● RETOS:
a) Resume en forma de lista el párrafo del texto sobre Jesús ante Pilato que comienza con «Llevaron a Jesús de casa de Caifás». Conserva sus datos principales.
b) Retoma el texto sobre Jesús ante Pilato a partir de su última frase y continúalo.

● TEXTO:
- - - - - - -

La obra cumplida

Mateo 27:11-14 – Marcos 15:2-5 – Lucas 23:2-6 – Juan 18:28-38

Pilato

“Llevaron a Jesús de casa de Caifás al pretorio. Era de mañana” (Juan 18:28). El sumo sacerdote, el concilio, el gobernador, Herodes el tetrarca, todos ellos comenzaron su actividad muy temprano, con una energía particular generada por su odio contra Dios. Esto revela también la febril agitación que se apoderó de los jefes del pueblo. Los eventos se precipitaron; la escena en la cual se habían desarrollado hasta entonces cambió: Jesús fue conducido de casa de Caifás al pretorio, que estaba en el palacio del gobernador romano.

“Y ellos no entraron en el pretorio para no contaminarse, y así poder comer la pascua”. De nuevo vemos a los judíos preocupados por “lo de fuera del vaso”, mientras que por dentro estaban “llenos de rapacidad y de maldad” (Lucas 11:39). Pero, ¿qué dice Dios al respecto? “Aborrecí, abominé vuestras solemnidades…”.

- - - - - - -

● DATOS:
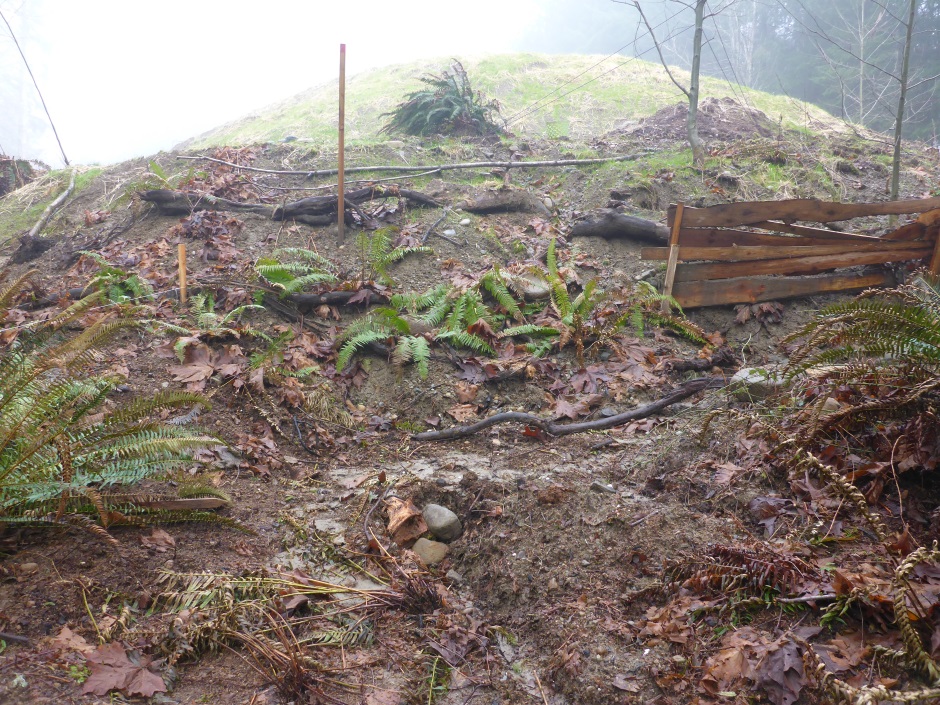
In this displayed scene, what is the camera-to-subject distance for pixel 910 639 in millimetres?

- - - - - - -

● SOLUCIONES:
a)
- Por la mañana temprano llevaron a Jesús de casa de Caifás al pretorio, que estaba en el palacio del gobernador romano (Juan 18:28).
- El sumo sacerdote, el concilio, el gobernador y Herodes el tetrarca se pusieron en marcha muy temprano, movidos por su odio contra Dios.
- Esto muestra la agitación febril de los jefes del pueblo.
- Los sucesos se precipitaron y cambió el escenario en que ocurrían.

b)
Vuestras lunas nuevas y vuestras fiestas solemnes las tiene aborrecidas mi alma; me son gravosas; cansado estoy de soportarlas
(Amós 5:21; Isaías 1:14).

El gobernador, un hombre hábil, condescendió con la observancia de los judíos: “Entonces salió Pilato a ellos, y les dijo: ¿Qué acusación traéis contra este hombre? Respondieron y le dijeron: Si este no fuera malhechor, no te lo habríamos entregado” (Juan 18:29-30). ¡Inepta respuesta! ¿Por qué, pues, no lo juzgaban según la ley de ellos? El odio prevaleció sobre su orgullo nacional: “A nosotros no nos está permitido dar muerte a nadie” (v. 31).

Efectivamente, Cristo no debía morir por lapidación, una pena prevista en la ley mosaica (Levítico 24:16), sino en la cruz, “para que se cumpliese la palabra que Jesús había dicho, dando a entender de qué muerte iba a morir” (Juan 18:32; 3:14; 12:32-33). Todo concurre para el cumplimiento de las Escrituras, incluso los más infames propósitos de los hombres.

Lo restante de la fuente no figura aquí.